My Grand Tour begins with a journey from Carlisle into Dumfries and Galloway.
First stop is Dumfries, the quaint little town where Peter Pan's author J M Barrie went to school.
Have a drink of Knockendoch at the New Bazaar pub on Whitesands beside the river. Stroll around the town admiring the Victorian architecture.
Dumfries Museum is housed in an 18th century windmill which has a camera obscura in the tower.
The Old Bridge House Museum, a small house dating from 1660, has a Victorian child's room complete with toys.
Beautiful St Michael's Church, dating from 1744, is where Robert Burns is buried.
Hotel: Try the Station Hotel
On to Castle Douglas for some shopping, to Kirkcudbright for some art, to Creetown to buy books.
In Kirkcudbright be sure to visit Broughton House, on the High St., a Georgian mansion with gorgeous gardens reaching down to the River Dee. This was once the residence of the artist Hornel and is now an art gallery and museum.
Hotels: Castle Douglas - The Douglas Arms.
Head for Edinburgh via Moffat.
Between Moffat and Edinburgh, be sure to stop at Broughton, off the A701. The John Buchan Centre is in the little church at Tweedale in Broughton. This is a museum devoted to the life of the author of Thirty Nine Steps and Huntingtower.....
Edinburgh is the city of R L Stevenson who wrote Jekyll and Hyde, and the city of Mary Queen of Scots, supposed mother of James I of England.
Edinburgh is Rio de Janeiro without the heat or the samba. Buildings perched on hills and lots of hidden drama.
Worth a visit are Gladstone's Land, a 16th Century house, The Georgian House, in the New Town, and of course the art galleries and castle....
Hotels: The Rothesay Hotel, in a Victorian terrace, fairly near the station.
Cross the Forth Rail Bridge (one of the wonders of the world) and visit some of the most atmospheric villages in Europe including Burntisland, Kirkcaldy (birth place of ADAM SMITH!), Buckhaven, Leven, Largo, Pittenweem, Anstruther, Crail, and St Andrews... Red roofs and fishing boats.
St Andrews is the home of Scotland's oldest and best university, and of golf. Enjoy the medieval and Victorian architecture.
Hotels: The Old Course Hotel in St Andrews is worth a visit, but only for a drink. There are lots of cheaper
places in St Andrews.
Cross the River Tay to bonny Dundee, the Athens of Britain, and the home of the BEANO and the DANDY.
Climb the Law hill, a pre-Roman hill fort standing on a 571ft volcanic crag, for the view.

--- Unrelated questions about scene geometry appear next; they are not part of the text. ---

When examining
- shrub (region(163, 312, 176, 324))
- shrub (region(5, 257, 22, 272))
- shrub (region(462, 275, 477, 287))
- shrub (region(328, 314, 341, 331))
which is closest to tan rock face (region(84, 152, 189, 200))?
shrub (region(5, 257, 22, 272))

Visit the McManus galleries in Albert Square and lots of parks and old buildings.
Then travel North along the coast to cute seaside places such as Monifieth, Carnoustie, Arbroath, St Cyrus, and Montrose. Don't miss St Cyrus: cliffs, caves, sand and ghosts!
Hotels: The Swallow Hotel, a Victorian mansion house in Invergowrie near Dundee, is a possibility.
Head West to Kirriemuir to see the birthplace of J M Barrie at 9 Brechin Road.
Then on to Perth, through lovely Auchterarder, Callender and Crianlarich. Stop at the little villages if you can.
This is the heart of Scotland: little hills and a Norman Wisdom sort of world.
After Crianlarich journey on to picturesque Oban on the west coast.
Hotels: Invercreran House, near Oban, has sensational views. There are cheaper places in Oban.
Now hitch hike or motor or cycle up the west coast to Fort William.
Spectacular scenery if it's not raining!
Climb Britain's highest mountain, Ben nevis, but only if you have proper equipment and know what you're doing. Arctic weather can suddenly appear even in April. No kidding.
Hotel: The Ballachulish, near Fort William has log fires and luxury. Cheaper places in Fort William.
From Fort william journey on to Kyle of Lochalsh, beloved of Gavin Maxwell, author of Ring of Bright Water.
Just North of Kyle of Lochalsh is Britain's prettiest village: PLOCKTON. Imagine a sandy beach, little cottages, and rugged mountains.
Finally, cross the sea to Skye! In fine weather, Skye is the ultimate in beauty and grandure and magic.
The mountains are almost Dolomite like in shape. Broadford is a good centre from which to explore. Drive to loch Scavaig and view the mountain known as Blaven.
Remember that a number of climbers have come to grief in the Cuillins (the iron in the rocks makes compasses go funny!) When it rains for a fortnight you need a good few books to read.
Hotels: There's a youth hostel in Broadford, if I remember correctly. But lots of other places are more comfy.